Chapter 9: Chapter 9: Strange Mate
He had shifted back into human form, with a hide tied low around his waist and fresh prey held in one hand. His panther ears were still out, dark against his wet hair, and his long tail hung behind him, completely still.
He was staring at her.
No.
He was staring at all of them.
At the cubs sprawled over her lap.
At Swanly’s hand resting gently on the eldest cub’s back.
At the smallest cub half-buried against her chest.
At the second cub still clutching her tail like it was treasure.
At her face, where laughter had not fully disappeared.
His expression was unreadable, but his eyes were not.
His eyes looked stunned.
Swanly’s smile did not exactly drop.
It just became awkward, like it had walked into the wrong room and did not know where to stand.
She sat up slowly, gathering the cubs before they could tumble off her.
"Hi."
Kael did not answer at first.
He lowered the prey onto a flat stone near the entrance.
It looked like some kind of small deer, lean and brown-furred, with long legs and delicate horns. There was blood at its neck, but the body looked fresh, not rotten. Still, Swanly’s stomach tightened the moment she saw it.
Kael’s gaze returned to her.
"You were laughing with them."
Swanly blinked.
The cubs looked up at him.
The smallest immediately sat taller, as if he wanted his father to see that he was currently inside Mama’s arms and had no intention of moving.
Swanly frowned. "Yeah. So what?"
Kael’s jaw shifted.
His voice was low. "You never laugh with them."
The cave grew quiet.
The cubs stopped moving.
Swanly looked down at the three little bodies pressed close to her, then back at him.
Kael continued, "You never let them near you."
The words landed heavily, but Swanly did not look away.
She could have lied.
She could have said she did not remember.
She could have hidden behind confusion again.
But the cubs were listening, and for some reason, that mattered more than protecting herself.

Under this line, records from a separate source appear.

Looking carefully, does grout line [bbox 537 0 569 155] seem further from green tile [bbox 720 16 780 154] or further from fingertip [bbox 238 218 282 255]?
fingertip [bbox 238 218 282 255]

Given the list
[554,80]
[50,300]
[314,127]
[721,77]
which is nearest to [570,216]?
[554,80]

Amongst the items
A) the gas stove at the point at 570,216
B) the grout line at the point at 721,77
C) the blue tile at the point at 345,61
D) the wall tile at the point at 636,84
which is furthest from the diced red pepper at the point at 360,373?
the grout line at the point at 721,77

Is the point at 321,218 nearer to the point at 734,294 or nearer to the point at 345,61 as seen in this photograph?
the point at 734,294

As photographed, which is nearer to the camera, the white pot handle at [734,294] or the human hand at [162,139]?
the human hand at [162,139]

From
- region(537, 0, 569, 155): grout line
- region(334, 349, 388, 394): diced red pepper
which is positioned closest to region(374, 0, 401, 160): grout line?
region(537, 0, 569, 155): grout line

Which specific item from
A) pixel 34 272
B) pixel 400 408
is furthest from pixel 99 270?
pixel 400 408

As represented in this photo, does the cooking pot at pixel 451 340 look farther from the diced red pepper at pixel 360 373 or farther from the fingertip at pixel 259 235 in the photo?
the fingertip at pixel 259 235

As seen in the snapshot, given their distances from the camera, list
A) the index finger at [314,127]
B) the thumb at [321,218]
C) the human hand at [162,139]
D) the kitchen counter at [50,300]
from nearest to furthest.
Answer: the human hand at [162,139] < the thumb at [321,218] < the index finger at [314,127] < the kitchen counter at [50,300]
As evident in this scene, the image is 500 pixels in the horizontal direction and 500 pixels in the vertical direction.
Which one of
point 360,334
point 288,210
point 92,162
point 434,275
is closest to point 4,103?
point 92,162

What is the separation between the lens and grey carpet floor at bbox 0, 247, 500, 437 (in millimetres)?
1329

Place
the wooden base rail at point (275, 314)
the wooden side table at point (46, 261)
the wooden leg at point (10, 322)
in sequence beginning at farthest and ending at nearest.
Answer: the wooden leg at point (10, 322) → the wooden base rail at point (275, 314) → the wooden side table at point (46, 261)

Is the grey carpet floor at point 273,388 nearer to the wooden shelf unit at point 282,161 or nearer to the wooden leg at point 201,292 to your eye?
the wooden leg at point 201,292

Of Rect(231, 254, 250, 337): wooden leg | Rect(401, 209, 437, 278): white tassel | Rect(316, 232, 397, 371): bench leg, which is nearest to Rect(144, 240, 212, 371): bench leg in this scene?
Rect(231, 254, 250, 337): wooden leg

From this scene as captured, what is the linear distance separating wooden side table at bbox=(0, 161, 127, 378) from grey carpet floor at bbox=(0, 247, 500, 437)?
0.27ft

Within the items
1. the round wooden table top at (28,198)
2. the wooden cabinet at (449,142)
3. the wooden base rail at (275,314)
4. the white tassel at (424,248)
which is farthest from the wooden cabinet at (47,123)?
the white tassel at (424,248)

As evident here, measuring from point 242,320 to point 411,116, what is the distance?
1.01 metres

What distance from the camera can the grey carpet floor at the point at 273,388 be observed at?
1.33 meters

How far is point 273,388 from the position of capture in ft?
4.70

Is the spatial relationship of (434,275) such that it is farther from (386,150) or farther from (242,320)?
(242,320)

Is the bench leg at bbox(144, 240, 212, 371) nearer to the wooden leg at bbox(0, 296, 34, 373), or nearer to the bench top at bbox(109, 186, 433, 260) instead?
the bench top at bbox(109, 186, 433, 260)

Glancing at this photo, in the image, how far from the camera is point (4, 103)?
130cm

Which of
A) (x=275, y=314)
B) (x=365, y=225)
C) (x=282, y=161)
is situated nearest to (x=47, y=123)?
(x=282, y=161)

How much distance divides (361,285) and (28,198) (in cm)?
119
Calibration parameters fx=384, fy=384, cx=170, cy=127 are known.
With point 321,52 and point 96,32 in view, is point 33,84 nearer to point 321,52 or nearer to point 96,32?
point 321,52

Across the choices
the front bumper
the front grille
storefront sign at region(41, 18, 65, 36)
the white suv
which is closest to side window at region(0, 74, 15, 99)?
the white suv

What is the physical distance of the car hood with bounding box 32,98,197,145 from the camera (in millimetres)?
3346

She placed one hand over the smallest cub’s back and lifted her chin.
"These are my babies."
Kael went still.
The cubs went still too.
Swanly’s voice became firmer. "From now on, they are my babies. I will treat them like my children, and I will love them like my children."
The reaction was instant.
The smallest cub squeaked.
The second cub’s eyes shone.
The eldest’s serious little face broke so completely that he looked stunned by happiness, as if his tiny body did not know where to put so much joy.
"Mama say love," the smallest whispered.
The second cub pushed his face into Swanly’s arm.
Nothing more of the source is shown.